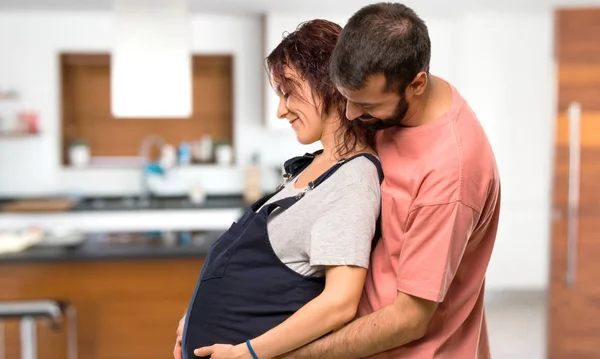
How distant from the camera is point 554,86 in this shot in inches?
160

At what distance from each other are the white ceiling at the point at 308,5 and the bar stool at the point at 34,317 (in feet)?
9.17

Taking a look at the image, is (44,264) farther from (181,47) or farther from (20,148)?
(20,148)

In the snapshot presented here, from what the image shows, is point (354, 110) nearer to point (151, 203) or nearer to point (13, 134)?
point (151, 203)

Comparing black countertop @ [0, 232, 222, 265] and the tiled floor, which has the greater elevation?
black countertop @ [0, 232, 222, 265]

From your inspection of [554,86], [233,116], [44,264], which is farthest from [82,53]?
[554,86]

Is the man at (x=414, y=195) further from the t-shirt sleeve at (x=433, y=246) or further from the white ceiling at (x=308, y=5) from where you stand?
the white ceiling at (x=308, y=5)

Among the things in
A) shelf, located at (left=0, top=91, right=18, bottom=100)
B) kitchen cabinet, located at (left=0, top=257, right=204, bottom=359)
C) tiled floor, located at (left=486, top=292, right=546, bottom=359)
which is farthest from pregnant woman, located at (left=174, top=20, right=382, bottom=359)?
shelf, located at (left=0, top=91, right=18, bottom=100)

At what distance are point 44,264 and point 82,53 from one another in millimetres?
3166

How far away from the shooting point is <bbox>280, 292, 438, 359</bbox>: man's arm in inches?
46.6

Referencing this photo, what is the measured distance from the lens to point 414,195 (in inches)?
46.3

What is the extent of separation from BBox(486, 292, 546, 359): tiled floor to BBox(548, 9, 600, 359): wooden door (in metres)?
0.25

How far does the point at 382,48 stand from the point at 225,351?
0.63m

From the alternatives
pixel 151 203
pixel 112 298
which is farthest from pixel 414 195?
pixel 151 203

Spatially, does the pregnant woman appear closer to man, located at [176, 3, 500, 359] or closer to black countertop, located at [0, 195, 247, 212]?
man, located at [176, 3, 500, 359]
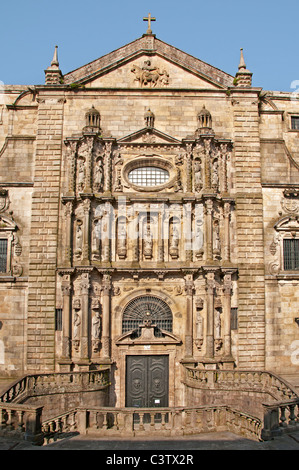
***
== Required work ==
Starting from the line containing "Referencing this photo, what" through the end of the listing, please switch "tiled floor" to "tile floor" and give that part again with nothing else changed. Leave the pictures out of your answer.

== Written response ==
Referencing this photo, what is the measured distance from the lens to point 414,195 (in inches)?
46.3

What is the extent of separation from BBox(486, 292, 546, 359): tile floor to BBox(548, 9, 600, 359): wooden door (in metres)?
0.25

How far does the point at 382,48 stand from the point at 225,351?
0.63m

From the alternatives
pixel 151 203
pixel 112 298
which is farthest from pixel 414 195?
pixel 151 203

Spatially, does the pregnant woman appear closer to man, located at [176, 3, 500, 359] or closer to black countertop, located at [0, 195, 247, 212]?
man, located at [176, 3, 500, 359]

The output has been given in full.